**GOAL:** Copy every line of the listing below word for word.

Entries from a dataset:
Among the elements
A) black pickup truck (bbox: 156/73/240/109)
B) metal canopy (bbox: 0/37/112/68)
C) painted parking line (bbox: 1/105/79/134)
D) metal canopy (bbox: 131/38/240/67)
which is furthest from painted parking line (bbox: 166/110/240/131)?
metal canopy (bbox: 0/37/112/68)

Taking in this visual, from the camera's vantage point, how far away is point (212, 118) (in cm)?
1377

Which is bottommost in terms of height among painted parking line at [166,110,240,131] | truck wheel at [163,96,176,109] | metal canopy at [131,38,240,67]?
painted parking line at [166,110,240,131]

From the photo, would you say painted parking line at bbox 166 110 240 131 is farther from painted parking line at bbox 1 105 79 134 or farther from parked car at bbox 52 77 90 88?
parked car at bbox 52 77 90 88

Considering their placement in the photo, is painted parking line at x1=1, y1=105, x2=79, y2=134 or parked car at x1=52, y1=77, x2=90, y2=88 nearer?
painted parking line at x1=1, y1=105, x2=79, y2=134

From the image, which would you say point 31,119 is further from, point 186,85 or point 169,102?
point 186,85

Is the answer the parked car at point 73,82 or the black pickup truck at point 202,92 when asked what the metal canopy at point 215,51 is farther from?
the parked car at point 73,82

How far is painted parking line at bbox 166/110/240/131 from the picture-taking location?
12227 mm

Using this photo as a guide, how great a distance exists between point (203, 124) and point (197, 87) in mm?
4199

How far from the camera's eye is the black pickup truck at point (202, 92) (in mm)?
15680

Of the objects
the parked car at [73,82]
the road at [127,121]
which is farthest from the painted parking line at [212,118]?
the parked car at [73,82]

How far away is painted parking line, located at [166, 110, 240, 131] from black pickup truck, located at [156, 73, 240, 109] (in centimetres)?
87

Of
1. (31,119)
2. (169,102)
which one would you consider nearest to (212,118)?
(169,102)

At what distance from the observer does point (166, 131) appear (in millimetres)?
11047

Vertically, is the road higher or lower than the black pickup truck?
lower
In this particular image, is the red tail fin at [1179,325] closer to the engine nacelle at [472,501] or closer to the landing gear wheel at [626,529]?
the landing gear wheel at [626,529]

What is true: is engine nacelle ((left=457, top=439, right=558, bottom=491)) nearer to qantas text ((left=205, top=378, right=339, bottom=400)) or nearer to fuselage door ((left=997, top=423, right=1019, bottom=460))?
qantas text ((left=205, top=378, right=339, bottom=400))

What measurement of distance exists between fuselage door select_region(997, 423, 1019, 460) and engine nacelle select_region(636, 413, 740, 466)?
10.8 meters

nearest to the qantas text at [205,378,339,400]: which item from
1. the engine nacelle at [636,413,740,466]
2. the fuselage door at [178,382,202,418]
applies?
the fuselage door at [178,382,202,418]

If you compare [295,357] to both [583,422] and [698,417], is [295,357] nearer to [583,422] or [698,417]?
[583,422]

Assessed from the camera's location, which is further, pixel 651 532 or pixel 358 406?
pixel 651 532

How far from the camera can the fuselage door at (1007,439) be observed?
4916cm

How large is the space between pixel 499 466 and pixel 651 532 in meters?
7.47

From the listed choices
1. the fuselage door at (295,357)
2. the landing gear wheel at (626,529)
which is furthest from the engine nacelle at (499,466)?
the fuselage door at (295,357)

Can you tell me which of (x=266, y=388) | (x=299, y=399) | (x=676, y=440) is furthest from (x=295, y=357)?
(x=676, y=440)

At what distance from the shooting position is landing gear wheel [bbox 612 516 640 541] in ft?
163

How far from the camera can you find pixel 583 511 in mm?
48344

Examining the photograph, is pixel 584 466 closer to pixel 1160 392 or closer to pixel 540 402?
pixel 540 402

**EXERCISE ANSWER:**
Among the elements
A) black pickup truck (bbox: 156/73/240/109)
B) metal canopy (bbox: 0/37/112/68)
C) painted parking line (bbox: 1/105/79/134)
D) metal canopy (bbox: 131/38/240/67)
which is furthest from painted parking line (bbox: 166/110/240/131)?
metal canopy (bbox: 0/37/112/68)

Taking in this visual, from the camera's vantage point, how far away is point (212, 118) (in cm)?
1377

Which is bottommost in terms of height among painted parking line at [166,110,240,131] | truck wheel at [163,96,176,109] | metal canopy at [131,38,240,67]?
painted parking line at [166,110,240,131]

From the photo, would you say painted parking line at bbox 166 110 240 131 is farther from painted parking line at bbox 1 105 79 134 or farther from parked car at bbox 52 77 90 88?
parked car at bbox 52 77 90 88

Considering their placement in the photo, is painted parking line at x1=1, y1=105, x2=79, y2=134 or parked car at x1=52, y1=77, x2=90, y2=88 nearer?
painted parking line at x1=1, y1=105, x2=79, y2=134

From the image, which would you say point 31,119 is further from, point 186,85 or point 169,102?
point 186,85

Is the answer the parked car at point 73,82 or the black pickup truck at point 202,92 when asked what the metal canopy at point 215,51 is farther from?
the parked car at point 73,82

How far is painted parking line at bbox 166/110/240/131 from the picture-taking location?
12227 mm

Using this photo as a guide, how great a distance exists between point (203, 124) and point (197, 87) in mm?
4199

How far from the camera's eye is the black pickup truck at point (202, 92) (in mm)?
15680

Of the objects
the parked car at [73,82]
the road at [127,121]
which is farthest from the painted parking line at [212,118]?
the parked car at [73,82]

How far away is painted parking line, located at [166, 110, 240, 131] from black pickup truck, located at [156, 73, 240, 109] (in centimetres)?
87

Of
1. (31,119)
2. (169,102)
which one would you consider nearest to (212,118)?
(169,102)

At what distance from the observer does point (166, 131) appear (in millimetres)?
11047

Vertically, is the road higher or lower than the black pickup truck?
lower
In this particular image, is the red tail fin at [1179,325] closer to the engine nacelle at [472,501] or closer to the landing gear wheel at [626,529]?
the landing gear wheel at [626,529]

What is true: is engine nacelle ((left=457, top=439, right=558, bottom=491)) nearer to qantas text ((left=205, top=378, right=339, bottom=400)) or nearer to fuselage door ((left=997, top=423, right=1019, bottom=460))?
qantas text ((left=205, top=378, right=339, bottom=400))

What measurement of distance exists between fuselage door select_region(997, 423, 1019, 460) and engine nacelle select_region(636, 413, 740, 466)?
10.8 meters

nearest to the qantas text at [205,378,339,400]: which item from
1. the engine nacelle at [636,413,740,466]
2. the fuselage door at [178,382,202,418]
applies?
the fuselage door at [178,382,202,418]

If you compare [295,357] to both [583,422] and [698,417], is [295,357] nearer to [583,422] or [698,417]?
[583,422]

Assessed from the camera's location, which is further, pixel 651 532 or pixel 358 406?
pixel 651 532

How far from the camera can the fuselage door at (1007,439) be observed?
4916cm

How large is the space between pixel 499 466 and pixel 651 532 in meters?
7.47

From the listed choices
1. the fuselage door at (295,357)
2. the landing gear wheel at (626,529)
which is furthest from the engine nacelle at (499,466)?
the fuselage door at (295,357)

Can you tell me which of (x=266, y=388) | (x=299, y=399) | (x=676, y=440) is furthest from (x=295, y=357)?
(x=676, y=440)

At what distance from the shooting position is landing gear wheel [bbox 612 516 640 541] in ft?
163

How far from the camera can you find pixel 583 511 in mm?
48344

Examining the photograph, is pixel 584 466 closer to pixel 1160 392 or closer to pixel 540 402?
pixel 540 402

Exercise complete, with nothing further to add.